I’ve just finished watching the documentary “The Corporation”, directed by Mark Achbar. In case you are not familiar with it, this is a documentary film, over 2 hours and 20 minutes long, that describes how corporations are taking over the world and putting their agendas above public interests. Sounds leftie? It is.
I knew about the film and I wanted to watch it, so when I found it at the video shop I didn’t hesitate and grabbed it. The blurb on the back of the box says something about a timely, critical enquiry about corporations’ inner workings, curious history, controversial impacts and possible futures. I was a bit disappointed to see that the whole film is completely focused on corporations in the USA. There is no reference whatsoever (let alone reports or studies) regarding corporations from other places in the world. I tend to think that, if corporations are indeed taking over the world and putting their agendas above public interests, USA corporations must be top of the list, given the hyper-liberal, right-wing environment of that country. However, I was expecting Mark Achbar to be a bit more worldly and not so parochial in his treatment of the theme.

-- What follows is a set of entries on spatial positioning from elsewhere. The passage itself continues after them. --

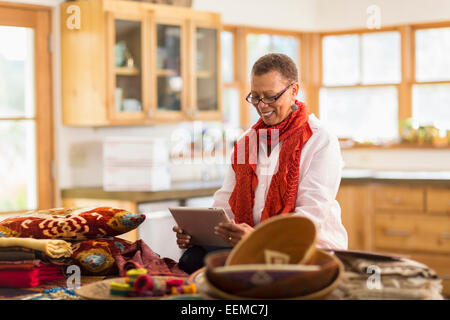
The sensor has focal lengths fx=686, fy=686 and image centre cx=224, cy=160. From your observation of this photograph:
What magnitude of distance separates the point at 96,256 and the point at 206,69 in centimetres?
318

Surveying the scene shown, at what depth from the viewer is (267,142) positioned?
106 inches

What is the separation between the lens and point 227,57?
586cm

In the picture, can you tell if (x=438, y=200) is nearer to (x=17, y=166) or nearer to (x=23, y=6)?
(x=17, y=166)

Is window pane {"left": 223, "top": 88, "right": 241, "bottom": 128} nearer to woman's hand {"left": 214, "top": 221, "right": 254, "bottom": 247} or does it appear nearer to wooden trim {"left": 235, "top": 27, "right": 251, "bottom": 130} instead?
wooden trim {"left": 235, "top": 27, "right": 251, "bottom": 130}

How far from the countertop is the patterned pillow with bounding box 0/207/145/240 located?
203 centimetres

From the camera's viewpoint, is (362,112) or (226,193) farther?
(362,112)

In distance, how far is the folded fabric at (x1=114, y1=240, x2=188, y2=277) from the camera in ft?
6.78

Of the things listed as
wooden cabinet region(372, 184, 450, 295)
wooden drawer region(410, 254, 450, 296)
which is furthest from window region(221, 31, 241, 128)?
wooden drawer region(410, 254, 450, 296)

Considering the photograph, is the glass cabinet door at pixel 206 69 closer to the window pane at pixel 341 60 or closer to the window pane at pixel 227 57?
the window pane at pixel 227 57

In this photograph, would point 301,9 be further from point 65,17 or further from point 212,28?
point 65,17

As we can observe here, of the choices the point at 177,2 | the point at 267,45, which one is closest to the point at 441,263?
the point at 267,45

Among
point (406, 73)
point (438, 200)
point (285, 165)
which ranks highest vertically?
point (406, 73)

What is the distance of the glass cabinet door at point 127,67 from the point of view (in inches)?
181
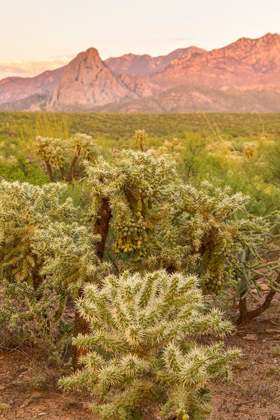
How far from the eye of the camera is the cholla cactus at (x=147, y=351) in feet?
10.5

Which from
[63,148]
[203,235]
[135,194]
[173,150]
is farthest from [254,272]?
[173,150]

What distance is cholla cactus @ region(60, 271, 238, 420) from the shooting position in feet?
10.5

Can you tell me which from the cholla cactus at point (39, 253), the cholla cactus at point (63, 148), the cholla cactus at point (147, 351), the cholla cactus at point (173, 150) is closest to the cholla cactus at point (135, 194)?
the cholla cactus at point (39, 253)

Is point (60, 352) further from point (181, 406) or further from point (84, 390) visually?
point (181, 406)

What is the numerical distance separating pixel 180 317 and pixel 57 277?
59.0 inches

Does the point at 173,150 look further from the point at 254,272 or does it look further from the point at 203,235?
the point at 203,235

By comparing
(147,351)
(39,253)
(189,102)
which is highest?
(189,102)

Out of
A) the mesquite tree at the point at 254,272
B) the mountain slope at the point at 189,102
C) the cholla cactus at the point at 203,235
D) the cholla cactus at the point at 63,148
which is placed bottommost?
the mesquite tree at the point at 254,272

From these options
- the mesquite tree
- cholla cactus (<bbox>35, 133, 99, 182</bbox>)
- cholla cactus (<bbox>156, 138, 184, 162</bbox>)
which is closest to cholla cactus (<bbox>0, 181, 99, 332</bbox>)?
the mesquite tree

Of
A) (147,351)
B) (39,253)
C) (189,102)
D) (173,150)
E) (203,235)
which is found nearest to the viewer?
(147,351)

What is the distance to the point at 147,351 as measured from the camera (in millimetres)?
3568

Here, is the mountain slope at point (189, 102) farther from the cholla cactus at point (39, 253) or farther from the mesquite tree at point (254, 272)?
the cholla cactus at point (39, 253)

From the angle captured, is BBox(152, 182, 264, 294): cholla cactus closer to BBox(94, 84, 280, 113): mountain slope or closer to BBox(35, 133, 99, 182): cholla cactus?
BBox(35, 133, 99, 182): cholla cactus

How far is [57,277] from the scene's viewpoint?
458 centimetres
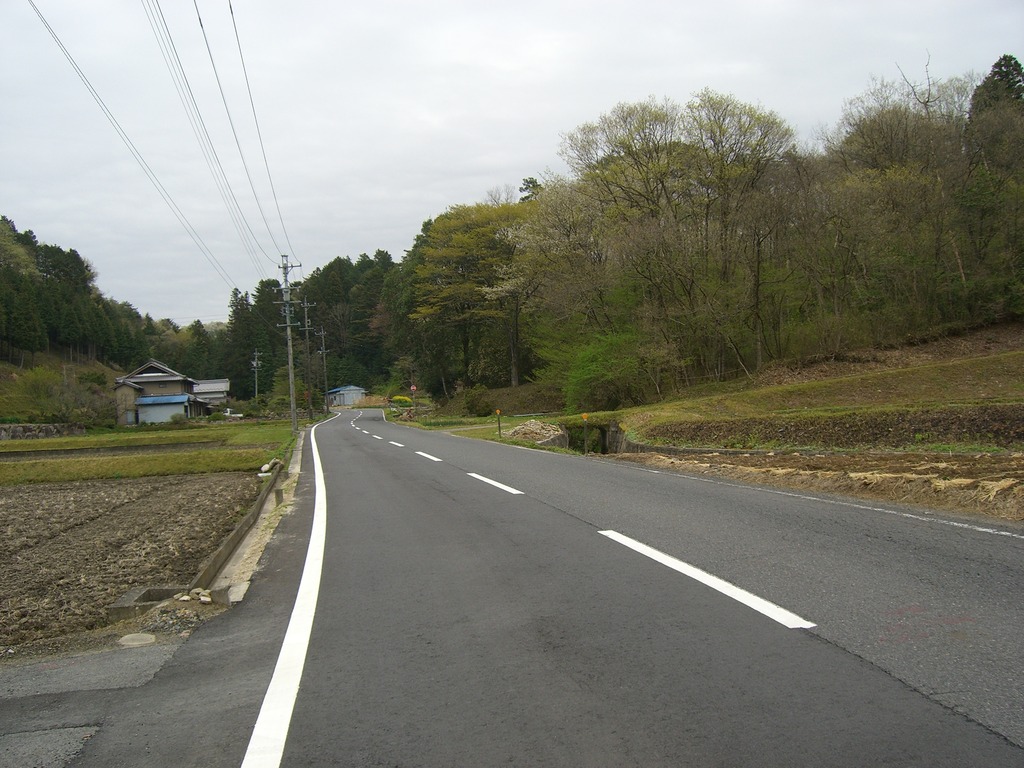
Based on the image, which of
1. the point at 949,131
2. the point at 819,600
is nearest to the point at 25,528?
the point at 819,600

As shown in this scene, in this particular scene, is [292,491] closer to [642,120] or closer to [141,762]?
[141,762]

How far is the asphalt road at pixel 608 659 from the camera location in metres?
3.19

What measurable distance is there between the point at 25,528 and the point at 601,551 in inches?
427

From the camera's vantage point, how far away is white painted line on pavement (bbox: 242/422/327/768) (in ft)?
10.8

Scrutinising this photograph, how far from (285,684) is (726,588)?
326cm

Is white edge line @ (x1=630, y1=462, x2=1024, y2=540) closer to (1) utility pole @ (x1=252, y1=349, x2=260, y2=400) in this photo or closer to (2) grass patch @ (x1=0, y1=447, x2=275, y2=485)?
(2) grass patch @ (x1=0, y1=447, x2=275, y2=485)

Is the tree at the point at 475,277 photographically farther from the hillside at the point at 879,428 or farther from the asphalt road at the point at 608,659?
the asphalt road at the point at 608,659

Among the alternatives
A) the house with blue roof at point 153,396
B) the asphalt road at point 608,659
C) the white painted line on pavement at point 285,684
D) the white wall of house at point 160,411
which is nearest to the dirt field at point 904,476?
the asphalt road at point 608,659

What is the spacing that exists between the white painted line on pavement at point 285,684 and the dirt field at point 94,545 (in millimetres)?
1063

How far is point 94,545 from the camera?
9914 mm

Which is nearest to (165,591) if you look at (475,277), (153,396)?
(475,277)

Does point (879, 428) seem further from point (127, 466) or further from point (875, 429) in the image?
point (127, 466)

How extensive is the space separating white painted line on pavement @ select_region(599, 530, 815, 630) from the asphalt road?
0.08 feet

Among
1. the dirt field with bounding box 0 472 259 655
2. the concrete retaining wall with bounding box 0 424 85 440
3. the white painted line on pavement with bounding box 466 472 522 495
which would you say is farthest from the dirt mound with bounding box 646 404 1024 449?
the concrete retaining wall with bounding box 0 424 85 440
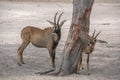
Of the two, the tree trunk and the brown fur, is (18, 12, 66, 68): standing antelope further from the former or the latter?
the tree trunk

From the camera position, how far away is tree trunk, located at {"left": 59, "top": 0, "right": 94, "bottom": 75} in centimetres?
1262

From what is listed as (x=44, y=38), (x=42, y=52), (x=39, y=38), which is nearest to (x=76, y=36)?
(x=44, y=38)

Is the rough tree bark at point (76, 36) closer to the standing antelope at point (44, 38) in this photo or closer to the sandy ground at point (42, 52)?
the sandy ground at point (42, 52)

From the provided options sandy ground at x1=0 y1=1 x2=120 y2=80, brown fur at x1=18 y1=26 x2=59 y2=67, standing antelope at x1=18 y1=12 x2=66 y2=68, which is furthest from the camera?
brown fur at x1=18 y1=26 x2=59 y2=67

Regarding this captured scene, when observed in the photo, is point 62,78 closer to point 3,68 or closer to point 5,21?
point 3,68

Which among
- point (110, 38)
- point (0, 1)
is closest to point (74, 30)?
point (110, 38)

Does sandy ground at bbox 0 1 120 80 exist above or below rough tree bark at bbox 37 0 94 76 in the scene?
below

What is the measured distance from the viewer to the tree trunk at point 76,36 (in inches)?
497

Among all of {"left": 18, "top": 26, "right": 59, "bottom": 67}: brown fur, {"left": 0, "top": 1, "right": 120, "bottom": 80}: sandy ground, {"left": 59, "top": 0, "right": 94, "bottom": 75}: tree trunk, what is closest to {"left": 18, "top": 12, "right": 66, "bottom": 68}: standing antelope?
{"left": 18, "top": 26, "right": 59, "bottom": 67}: brown fur

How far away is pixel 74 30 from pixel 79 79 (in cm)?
143

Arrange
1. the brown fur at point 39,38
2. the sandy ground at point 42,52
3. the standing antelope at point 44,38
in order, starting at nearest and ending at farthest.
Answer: the sandy ground at point 42,52
the standing antelope at point 44,38
the brown fur at point 39,38

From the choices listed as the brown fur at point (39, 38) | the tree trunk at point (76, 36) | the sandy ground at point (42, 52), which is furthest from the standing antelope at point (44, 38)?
the tree trunk at point (76, 36)

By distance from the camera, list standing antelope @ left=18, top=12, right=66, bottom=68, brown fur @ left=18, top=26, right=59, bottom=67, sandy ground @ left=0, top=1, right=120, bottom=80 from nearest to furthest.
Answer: sandy ground @ left=0, top=1, right=120, bottom=80, standing antelope @ left=18, top=12, right=66, bottom=68, brown fur @ left=18, top=26, right=59, bottom=67

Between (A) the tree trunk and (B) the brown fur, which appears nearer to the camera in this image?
(A) the tree trunk
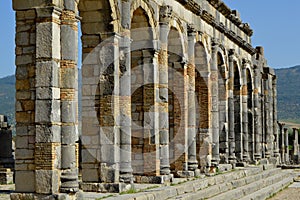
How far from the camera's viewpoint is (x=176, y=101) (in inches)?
794

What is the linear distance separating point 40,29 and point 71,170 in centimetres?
285

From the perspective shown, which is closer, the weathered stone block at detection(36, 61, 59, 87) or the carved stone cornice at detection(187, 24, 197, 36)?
the weathered stone block at detection(36, 61, 59, 87)

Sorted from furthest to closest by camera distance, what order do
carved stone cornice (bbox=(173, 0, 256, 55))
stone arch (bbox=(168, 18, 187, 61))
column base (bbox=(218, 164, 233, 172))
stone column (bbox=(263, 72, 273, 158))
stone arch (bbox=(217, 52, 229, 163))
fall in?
stone column (bbox=(263, 72, 273, 158)) < stone arch (bbox=(217, 52, 229, 163)) < column base (bbox=(218, 164, 233, 172)) < carved stone cornice (bbox=(173, 0, 256, 55)) < stone arch (bbox=(168, 18, 187, 61))

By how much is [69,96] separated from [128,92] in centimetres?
307

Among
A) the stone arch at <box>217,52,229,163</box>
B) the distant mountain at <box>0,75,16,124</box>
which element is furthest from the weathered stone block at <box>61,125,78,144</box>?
the distant mountain at <box>0,75,16,124</box>

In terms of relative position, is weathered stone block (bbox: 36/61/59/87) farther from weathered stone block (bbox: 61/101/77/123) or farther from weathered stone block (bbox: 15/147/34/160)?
weathered stone block (bbox: 15/147/34/160)

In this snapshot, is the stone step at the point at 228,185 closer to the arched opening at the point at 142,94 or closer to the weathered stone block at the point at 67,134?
the arched opening at the point at 142,94

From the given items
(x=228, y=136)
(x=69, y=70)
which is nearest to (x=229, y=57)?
(x=228, y=136)

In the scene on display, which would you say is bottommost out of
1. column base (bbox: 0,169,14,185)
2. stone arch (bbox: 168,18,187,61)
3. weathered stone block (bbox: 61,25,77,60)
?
column base (bbox: 0,169,14,185)

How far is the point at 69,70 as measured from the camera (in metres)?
12.4

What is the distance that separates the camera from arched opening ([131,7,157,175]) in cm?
1725

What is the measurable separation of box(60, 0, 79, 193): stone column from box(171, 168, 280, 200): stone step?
4.14 m

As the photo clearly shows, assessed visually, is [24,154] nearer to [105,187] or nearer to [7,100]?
[105,187]

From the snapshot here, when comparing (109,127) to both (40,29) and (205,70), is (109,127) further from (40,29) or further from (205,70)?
(205,70)
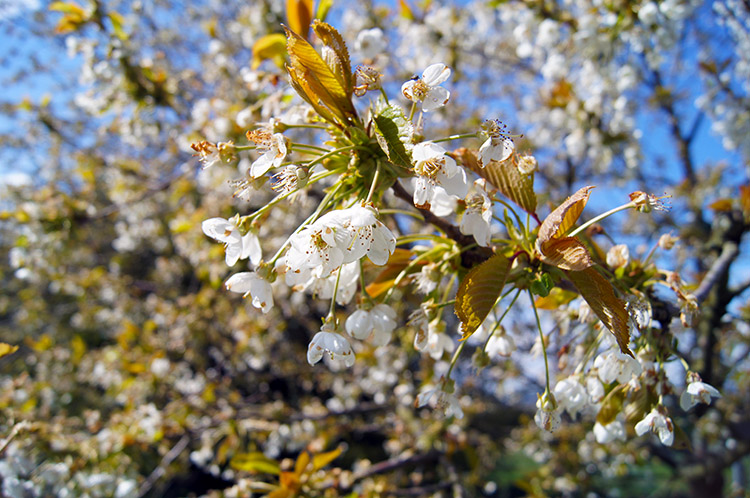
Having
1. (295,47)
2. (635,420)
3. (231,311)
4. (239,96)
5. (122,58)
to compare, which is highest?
(295,47)

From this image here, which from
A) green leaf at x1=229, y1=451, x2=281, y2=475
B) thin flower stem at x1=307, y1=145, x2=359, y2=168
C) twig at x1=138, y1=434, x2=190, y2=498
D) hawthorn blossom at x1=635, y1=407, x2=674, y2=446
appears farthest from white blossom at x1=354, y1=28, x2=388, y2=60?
twig at x1=138, y1=434, x2=190, y2=498

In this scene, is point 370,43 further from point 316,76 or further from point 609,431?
point 609,431

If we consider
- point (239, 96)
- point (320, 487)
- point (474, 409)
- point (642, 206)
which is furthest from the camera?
point (474, 409)

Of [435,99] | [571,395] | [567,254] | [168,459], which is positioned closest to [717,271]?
[571,395]

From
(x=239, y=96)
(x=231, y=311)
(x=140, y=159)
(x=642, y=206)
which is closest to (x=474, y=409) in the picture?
(x=231, y=311)

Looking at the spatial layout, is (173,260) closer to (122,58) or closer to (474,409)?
(122,58)

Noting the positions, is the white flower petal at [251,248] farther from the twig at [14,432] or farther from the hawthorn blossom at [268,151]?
the twig at [14,432]
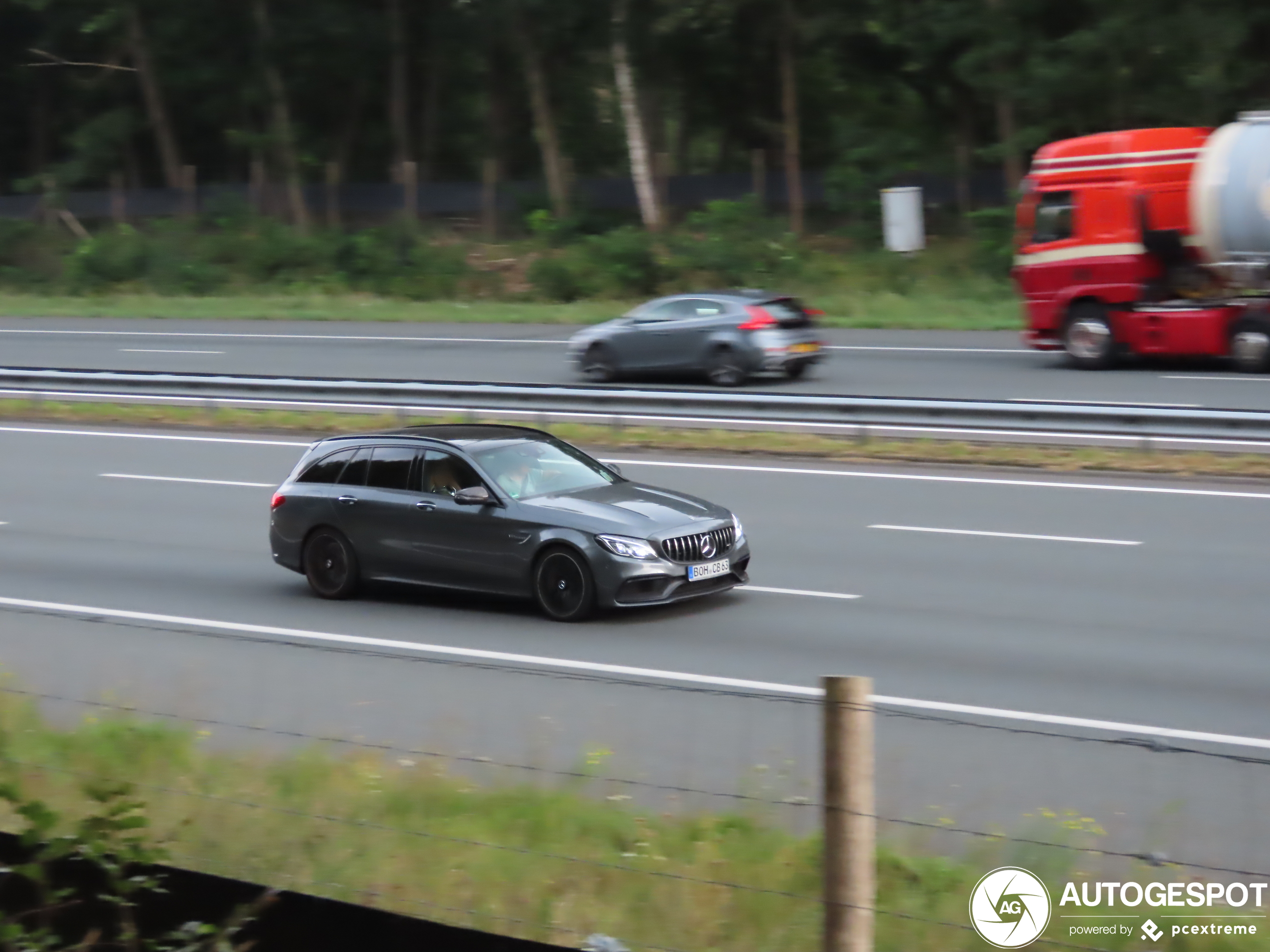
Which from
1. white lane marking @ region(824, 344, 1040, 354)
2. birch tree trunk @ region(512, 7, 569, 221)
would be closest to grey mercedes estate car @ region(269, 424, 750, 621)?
white lane marking @ region(824, 344, 1040, 354)

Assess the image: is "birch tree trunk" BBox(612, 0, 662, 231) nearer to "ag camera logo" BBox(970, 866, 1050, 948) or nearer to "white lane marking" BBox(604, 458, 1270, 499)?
"white lane marking" BBox(604, 458, 1270, 499)

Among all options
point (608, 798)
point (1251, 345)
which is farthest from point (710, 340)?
point (608, 798)

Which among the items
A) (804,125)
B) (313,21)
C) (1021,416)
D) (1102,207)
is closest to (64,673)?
(1021,416)

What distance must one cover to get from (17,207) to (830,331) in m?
36.0

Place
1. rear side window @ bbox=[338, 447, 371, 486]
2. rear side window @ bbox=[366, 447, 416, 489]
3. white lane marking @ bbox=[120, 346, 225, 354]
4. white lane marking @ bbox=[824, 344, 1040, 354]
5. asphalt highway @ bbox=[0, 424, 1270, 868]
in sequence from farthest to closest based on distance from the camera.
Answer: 1. white lane marking @ bbox=[120, 346, 225, 354]
2. white lane marking @ bbox=[824, 344, 1040, 354]
3. rear side window @ bbox=[338, 447, 371, 486]
4. rear side window @ bbox=[366, 447, 416, 489]
5. asphalt highway @ bbox=[0, 424, 1270, 868]

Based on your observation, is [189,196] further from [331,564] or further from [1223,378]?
[331,564]

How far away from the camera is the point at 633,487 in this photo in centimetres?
1304

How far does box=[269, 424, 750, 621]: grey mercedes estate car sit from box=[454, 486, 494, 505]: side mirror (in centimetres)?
1

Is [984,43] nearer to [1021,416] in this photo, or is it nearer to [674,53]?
[674,53]

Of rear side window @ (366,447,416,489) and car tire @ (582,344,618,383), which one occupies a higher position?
car tire @ (582,344,618,383)

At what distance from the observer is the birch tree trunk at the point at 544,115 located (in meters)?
48.9

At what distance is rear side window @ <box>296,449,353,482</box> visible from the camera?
13.7 metres

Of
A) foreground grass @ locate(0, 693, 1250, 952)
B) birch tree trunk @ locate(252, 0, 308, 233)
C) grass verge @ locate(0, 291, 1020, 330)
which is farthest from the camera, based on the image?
birch tree trunk @ locate(252, 0, 308, 233)

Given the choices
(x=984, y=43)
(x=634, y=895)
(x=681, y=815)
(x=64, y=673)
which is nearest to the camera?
(x=634, y=895)
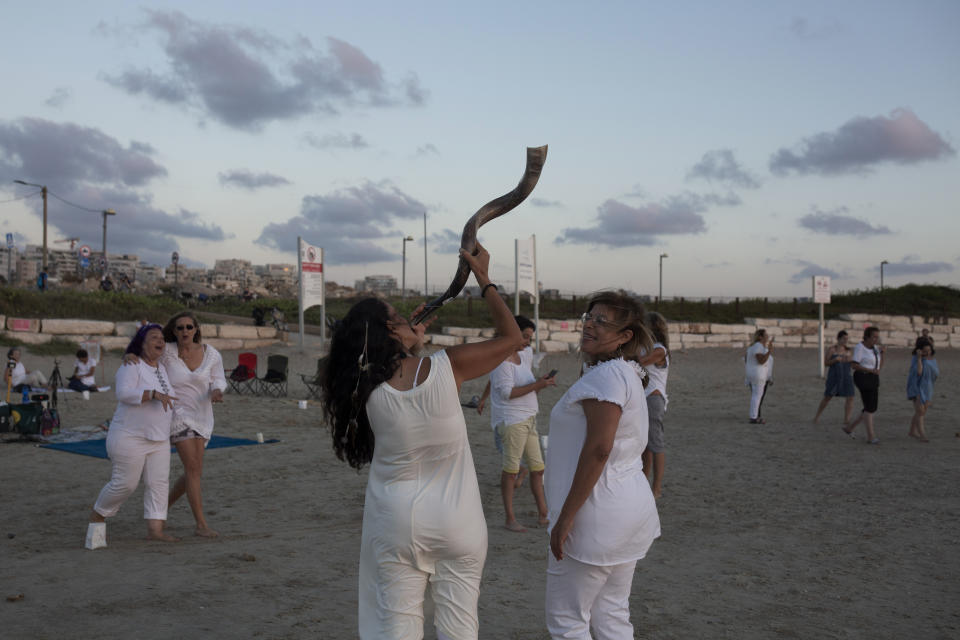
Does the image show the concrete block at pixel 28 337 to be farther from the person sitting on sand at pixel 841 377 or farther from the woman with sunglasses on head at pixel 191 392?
the person sitting on sand at pixel 841 377

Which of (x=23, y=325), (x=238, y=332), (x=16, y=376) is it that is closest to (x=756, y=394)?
(x=16, y=376)

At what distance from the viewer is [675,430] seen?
40.4 ft

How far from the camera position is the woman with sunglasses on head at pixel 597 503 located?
275cm

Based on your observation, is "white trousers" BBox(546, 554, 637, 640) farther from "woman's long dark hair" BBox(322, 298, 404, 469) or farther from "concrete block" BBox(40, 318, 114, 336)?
"concrete block" BBox(40, 318, 114, 336)

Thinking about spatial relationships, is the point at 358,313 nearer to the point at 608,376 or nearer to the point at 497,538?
the point at 608,376

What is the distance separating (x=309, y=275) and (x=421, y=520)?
796 inches

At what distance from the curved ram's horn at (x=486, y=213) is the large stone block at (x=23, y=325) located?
23606 mm

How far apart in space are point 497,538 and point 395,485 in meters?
3.54

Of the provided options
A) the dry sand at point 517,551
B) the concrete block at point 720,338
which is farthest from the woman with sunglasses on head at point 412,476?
the concrete block at point 720,338

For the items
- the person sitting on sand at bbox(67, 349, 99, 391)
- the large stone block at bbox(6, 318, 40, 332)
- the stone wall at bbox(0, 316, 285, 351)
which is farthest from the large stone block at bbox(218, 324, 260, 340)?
the person sitting on sand at bbox(67, 349, 99, 391)

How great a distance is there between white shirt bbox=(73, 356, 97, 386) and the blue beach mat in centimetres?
591

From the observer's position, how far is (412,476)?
2596 mm

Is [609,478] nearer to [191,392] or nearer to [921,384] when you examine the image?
[191,392]

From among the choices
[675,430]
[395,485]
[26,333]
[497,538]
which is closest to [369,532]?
[395,485]
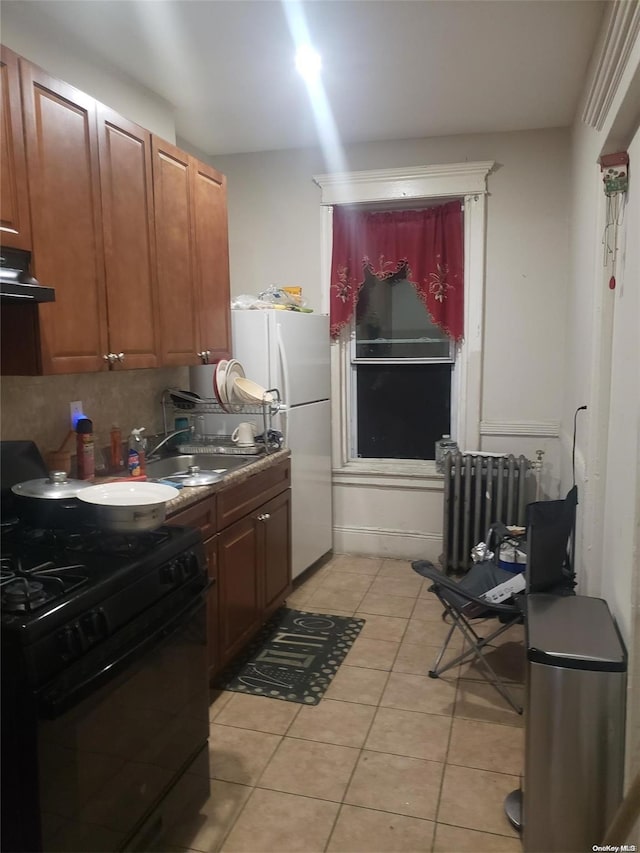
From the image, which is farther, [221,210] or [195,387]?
[195,387]

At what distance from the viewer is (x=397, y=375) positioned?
431 cm

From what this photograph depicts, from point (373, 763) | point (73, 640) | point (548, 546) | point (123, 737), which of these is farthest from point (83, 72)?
point (373, 763)

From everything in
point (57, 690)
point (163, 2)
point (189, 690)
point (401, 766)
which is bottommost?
point (401, 766)

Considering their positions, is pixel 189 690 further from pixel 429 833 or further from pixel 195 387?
pixel 195 387

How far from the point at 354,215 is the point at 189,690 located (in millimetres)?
3203

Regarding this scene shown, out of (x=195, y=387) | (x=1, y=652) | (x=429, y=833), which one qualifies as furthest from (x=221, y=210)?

Anyway, a couple of pearls from the movie. Some years ago, citizens of California asked the government to revoke the charter of Standard Oil of California because of their repeated offenses against public interests. It didn’t work. During a debate on TV between one of the community leaders asking the revocation and a representative of Standard Oil of California, the latter points out that this company has been part of California’s economy and life for more than a century and that it offers citizens a great amount of jobs. The community leader replies saying that many people in California were very angry with Standard Oil because of what they had done. The executive rebuked with a sneer: “yeah, but the angry people were from the left side of the spectrum, who produce nothing but hot air”. Clever, eh?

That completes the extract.